▸ **DIRECTIONS FOR THIS TASK**
Using the data below, copy out all lines with the word "booster".

(Extracted page text data)

┌──

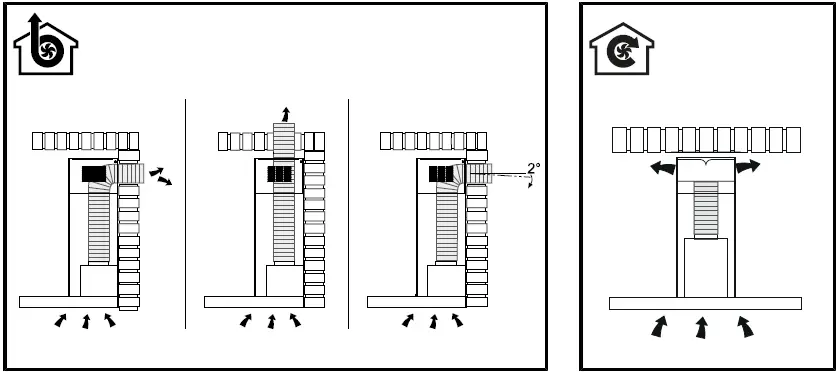 2°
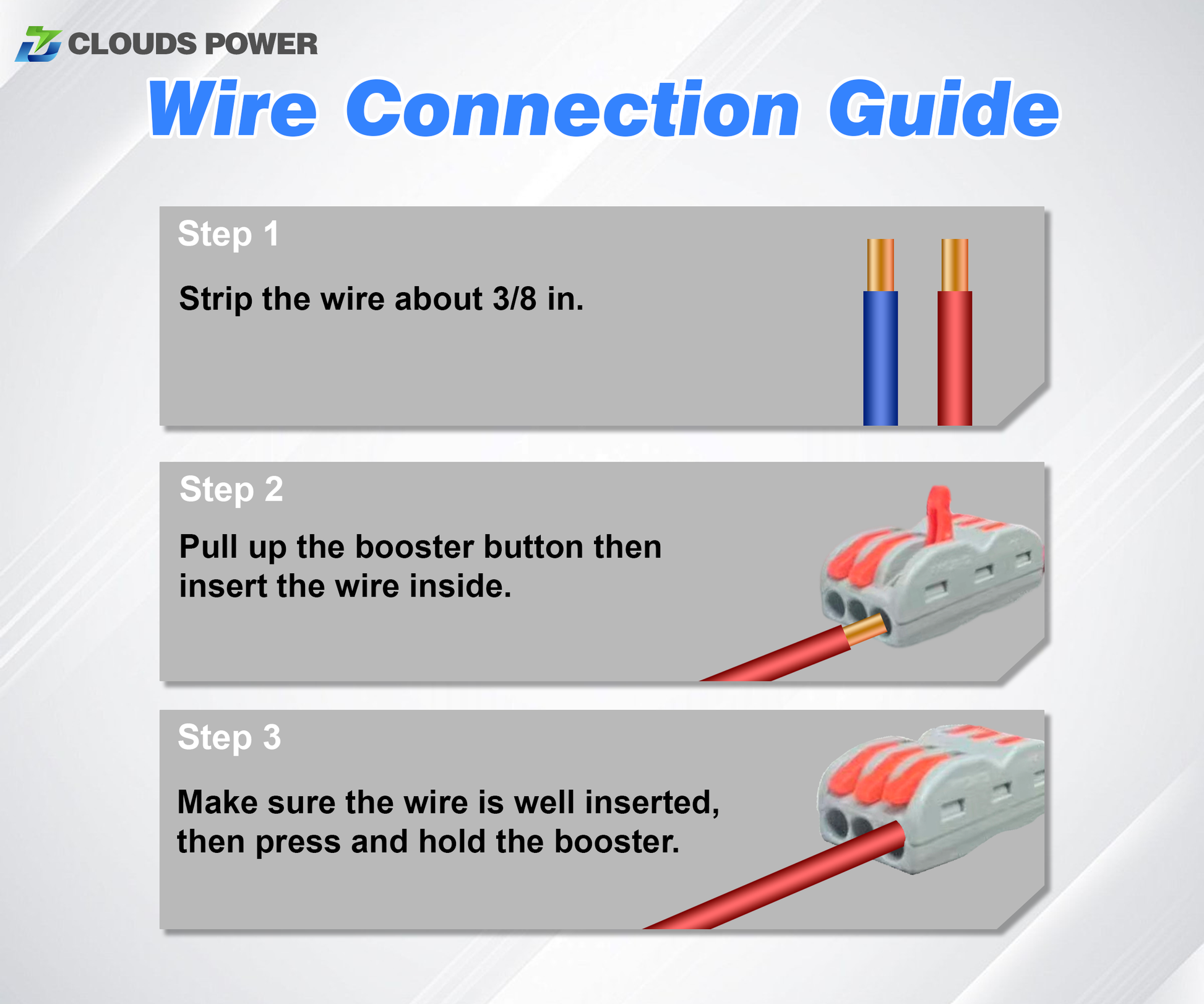 CLOUDS POWER

Wire Connection Guide

Step 1

Strip the wire about 3/8 in.

Step 2

Pull up the booster button then insert the wire inside.

Step 3

Make sure the wire is well inserted, then press and hold the booster.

└──

▸ **RESPONSE FOR THIS EXERCISE**
Pull up the booster button then insert the wire inside.
Make sure the wire is well inserted, then press and hold the booster.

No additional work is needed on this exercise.